▶ _Given text_
###
# Animated Desktop on Windows XP



## alsiladka (Mar 7, 2007)

Found this app on JoeJoe's Forum. It is not perfect, but still anythings good.

Just run this tool and select the screensaver you would like to be playing on your desktop. Ya, you can only display screensavers on your desktop.

Plus, you will not be able to view your desktop icons if you use the screensaver. Pretty heavy usage of CPU.

Although you can play Videos also, i had read somewhere the the bliss screensaver plays the bliss.avi file in system32 folder.

So rename your video to bliss.avi and place it in the system32 folder. Then select the Bliss screensaver, and you will have your video being played on your desktop.

Source


----------



## NagpurDaMunda (Mar 7, 2007)

thanks alsi ladke...


----------



## anandk (Mar 7, 2007)

also c *www.thinkdigit.com/forum/showthread.php?t=11181&highlight=animate


----------



## koolbluez (Mar 7, 2007)

We can animate our desktop by simply using _Active Desktop_ feature in our Windows with a flash-based html page in the _active desktop_. The flash'll b the animation part 

In fact... I'ld suggest u make ur fav webpage as content of ur active desktop. This way... all u want'll directly b on ur desktop!!! Like make digg.com ur active desktop & whenever u go online.. ur desktop'll give u the most updated diggs, literally!!!
###
▶ _Data shown_
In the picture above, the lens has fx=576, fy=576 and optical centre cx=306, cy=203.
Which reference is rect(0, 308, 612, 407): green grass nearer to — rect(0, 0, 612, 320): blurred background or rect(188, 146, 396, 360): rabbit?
###
▶ _Exercise tasks_
[a] From the animated desktop thread, repeat the stretch from "## alsiladka (Mar" through "in system32 folder.".
[b] Answer these questions using the animated desktop thread:
(i) According to alsiladka, which file does the Bliss screensaver play, and from which folder?
(ii) What does alsiladka say you will not be able to view on the desktop while the screensaver tool is in use?
(iii) Which Windows feature does koolbluez name for animating the desktop, and what kind of page goes into it?
[c] Continue the forum thread on animating the Windows XP desktop from its last post onward.

▶ _Results in order_
[a]
## alsiladka (Mar 7, 2007)

Found this app on JoeJoe's Forum. It is not perfect, but still anythings good.

Just run this tool and select the screensaver you would like to be playing on your desktop. Ya, you can only display screensavers on your desktop.

Plus, you will not be able to view your desktop icons if you use the screensaver. Pretty heavy usage of CPU.

Although you can play Videos also, i had read somewhere the the bliss screensaver plays the bliss.avi file in system32 folder.

[b]
(i) It plays the bliss.avi file in the system32 folder.
(ii) You will not be able to view your desktop icons.
(iii) The Active Desktop feature, with a flash-based html page in it.

[c]
U can also use an animated gif as wallpaper too.

_________________

Anand.. u too pointed out to something like that. Basically uses the same technique. But u can make ur own 

_________________

On my higher end m/cs in the company I used to work... I had used this feature to my benefit. No need of opening browser... Direct click-on-links in my desktop! Pretty impressed my peers


----------



## deepak.krishnan (Mar 7, 2007)

I was looking for this...but I never noticed Anand's post b4....Thanks guys


----------



## koolbluez (Mar 7, 2007)

Dreamrender is again a resource-hugger. But real cute. It's not free, right.


----------



## koolbluez (Mar 10, 2007)

No need of GBs... ax3... but considerable amounts'll b nice.
I ran it well with XP pro & a host of other sw and Dreamrender animating my desktop on my PIII 256MB RAM


----------



## Josan (Mar 17, 2007)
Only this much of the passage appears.